**The task**. In the text on regression and prevalence change, what are the variables whose influence is being examined called?

**Text provided**.
Motivation and Problem Statement 

 Statistical methods are widely used in many studies to explain relationships between variables. The variable to be explained is referred to as the target variable, response, or dependent variable. The variables whose influence is being examined are referred to as predictors or regressors. The functional relationship between the target variable and the regressors is usually assumed to be linear. Goals of regression analysis may include demonstrating a known relationship, estimating the parameters of a known functional relationship, identifying a functional relationship, or forecasting future values of the dependent variable given specific values of the predictors. Changes in the predictors lead to different outcomes regarding the aforementioned objectives. In several applications, the predictors change in measurements or over time, and the impact on parameter estimation needs to be investigated. An example is the classification model used to calculate the so-called ‘diagnosis-related’ morbidity change rate of statutory health insurances. 2.2 Problem Statement 2.2.1 The Empirical Problem This subsection primarily introduces the empirical problem of prevalence change. The calculation of the diagnosis-related morbidity change rate of statutory health insurances is carried out through the steps outlined in Figure 2.2.1. The focus of this figure is on determining the so-called cost weights per risk class through several preliminary and a final regression calculation. As mentioned in the introduction, each involves multiple linear regressions with dichotomous independent variables without an intercept, where the independent variables reflect the 0/1 age/gender categories and the risk categories. The problem of prevalence changes arises from physicians documenting diseases among the insured individuals, where there are different developments from year to year or even in different regions (federal states). Through the documentation of diseases, the columns of the regressor matrix X change from year to year as the prevalences of the considered diagnoses change.

**Information**.
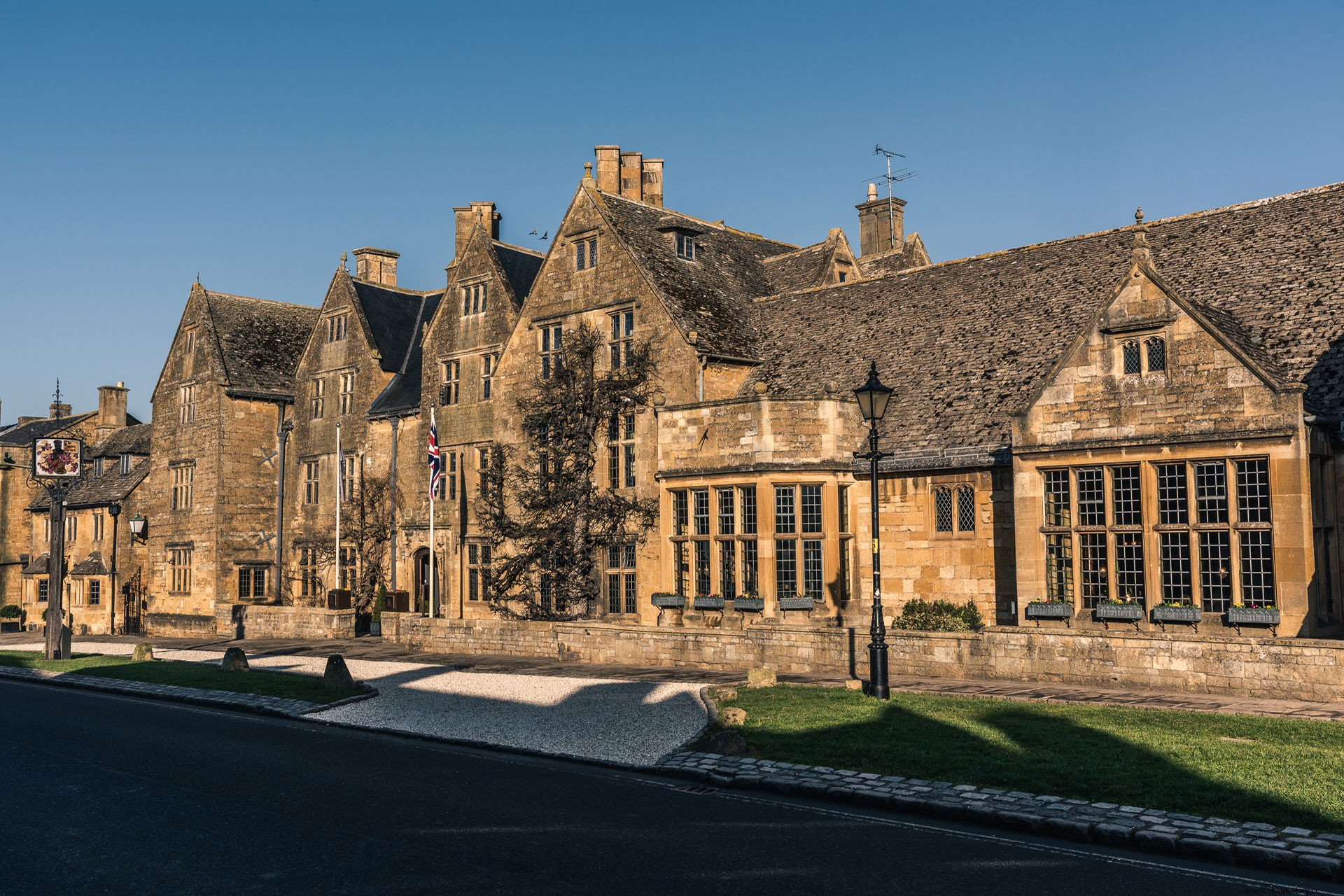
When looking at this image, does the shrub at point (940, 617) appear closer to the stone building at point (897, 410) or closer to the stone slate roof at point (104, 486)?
--
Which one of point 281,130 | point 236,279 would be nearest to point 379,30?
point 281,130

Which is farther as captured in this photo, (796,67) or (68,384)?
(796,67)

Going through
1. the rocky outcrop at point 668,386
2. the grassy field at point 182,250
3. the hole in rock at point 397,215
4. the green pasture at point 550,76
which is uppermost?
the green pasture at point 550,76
---
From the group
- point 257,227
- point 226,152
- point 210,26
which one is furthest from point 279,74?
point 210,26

**Exercise solution**. Predictors or regressors.